O que fazer: Segundo o trecho apresentado abaixo, de qual território a França ainda não se desfez?

Trecho apresentado:

⟨

Constantemente ouvimos, e novamente neste documento, como se fosse axiomático, que as coisas seriam melhores se a Europa/UE se emancipasse da tutela dos Estados Unidos. Isso está longe de ser óbvio. Não há nada de bom no imperialismo europeu. Todas as guerras desde 1991… Por que começar aí? Por que não em 1945? Encontraríamos guerras coloniais, crimes de guerra, massacres, envolvendo França, Grã-Bretanha, Bélgica, Holanda e Portugal. Não no século XIX, mas na memória recente. A França, em particular, continuou a intervir na África até os dias de hoje, embora pareça que seu tempo possa finalmente estar se esgotando.
aOs países europeus não possuem mais colônias de grande importância, embora a França (novamente) ainda não tenha se desfeito da Nova Caledônia/Kanaky. No entanto, a exploração intensiva dos países do Sul Global é agora realizada de forma pacífica pela UE, e especialmente por seu núcleo imperialista, em particular, mas não apenas, na África.

⟩

Dados fornecidos:

⟨

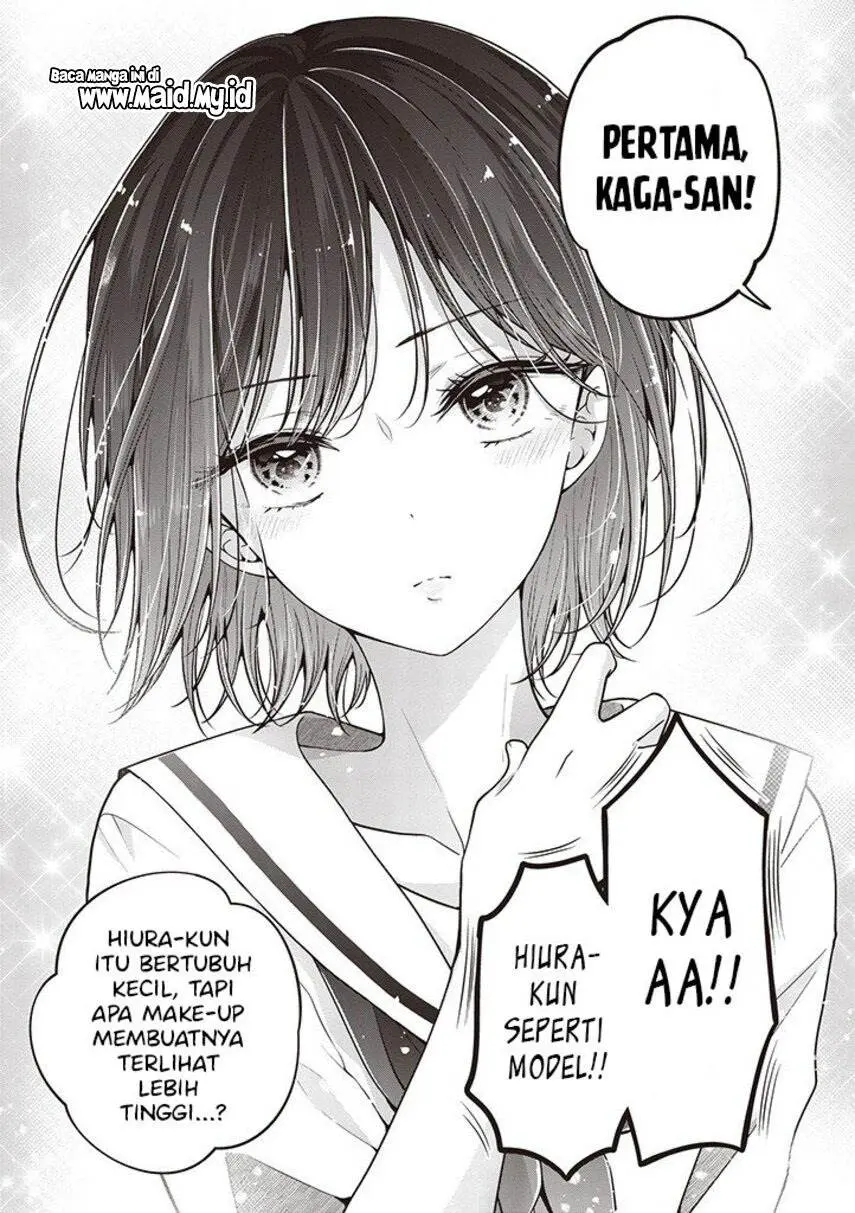 Halaman 13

⟩

Solução: A França ainda não se desfez da Nova Caledônia/Kanaky.